QUIZ: Do You Have A Good Relationship With Food?

What does having a “good relationship” with food mean? Nutrition experts say you can get an idea of whether your relationship with food is “healthy” by seeing how many of these you can say “yes” to. Are you:

  • In tune with your body cues, so you’re aware when you’re hungry, when you’re not and when you feel full?
  • Eating appropriate amounts of food and a variety of foods in all food groups, so your nutrient, health and well-being needs are being met?
  • Comfortable eating with others as well as eating along?
  • Able to enjoy food without feeling guilty or it controlling your life?

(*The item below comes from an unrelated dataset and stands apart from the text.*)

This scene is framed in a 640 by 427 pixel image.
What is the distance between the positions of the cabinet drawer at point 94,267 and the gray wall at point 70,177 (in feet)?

If you answer no to a lot of those, you may need to work on improving your relationship with food. It could be that you use food as a coping mechanism to deal with negative emotions. Fortunately, there are things we can do to develop a healthy relationship with food, including:

  • Keep a “food mood” diary - Write down when and where you eat and drink, who you’re with, what you’re doing and how it makes you feel. This helps you become more aware of emotions like stress and anxiety and feelings that can influence eating and drinking.
  • Reflect on what you write - Pay close attention to the “why” you’re eating when you eat. If it’s because of a low mood or other emotions, come up with activities to do instead of eating, like going for a walk, reaching out to a friend or listening to music.
  • Practice mindful eating - This involves slowing down so you’re very aware of what’s going on in your body and mind while you eat and drink. With mindful eating, you pay attention to whether you’re really hungry, or emotions are triggering it.
  • Learn about your nutrient needs - Understanding the specific vitamins and minerals your body needs, instead of just thinking of food as “good” or “bad” can help you let go of the guilt.
  • Focus on getting enjoyment from food - You can cut back on mindless eating by paying attention to the pleasure you get from preparing and sharing food with others. Focusing on the sensory aspects of food and the way it makes you feel can help with emotional eating as well.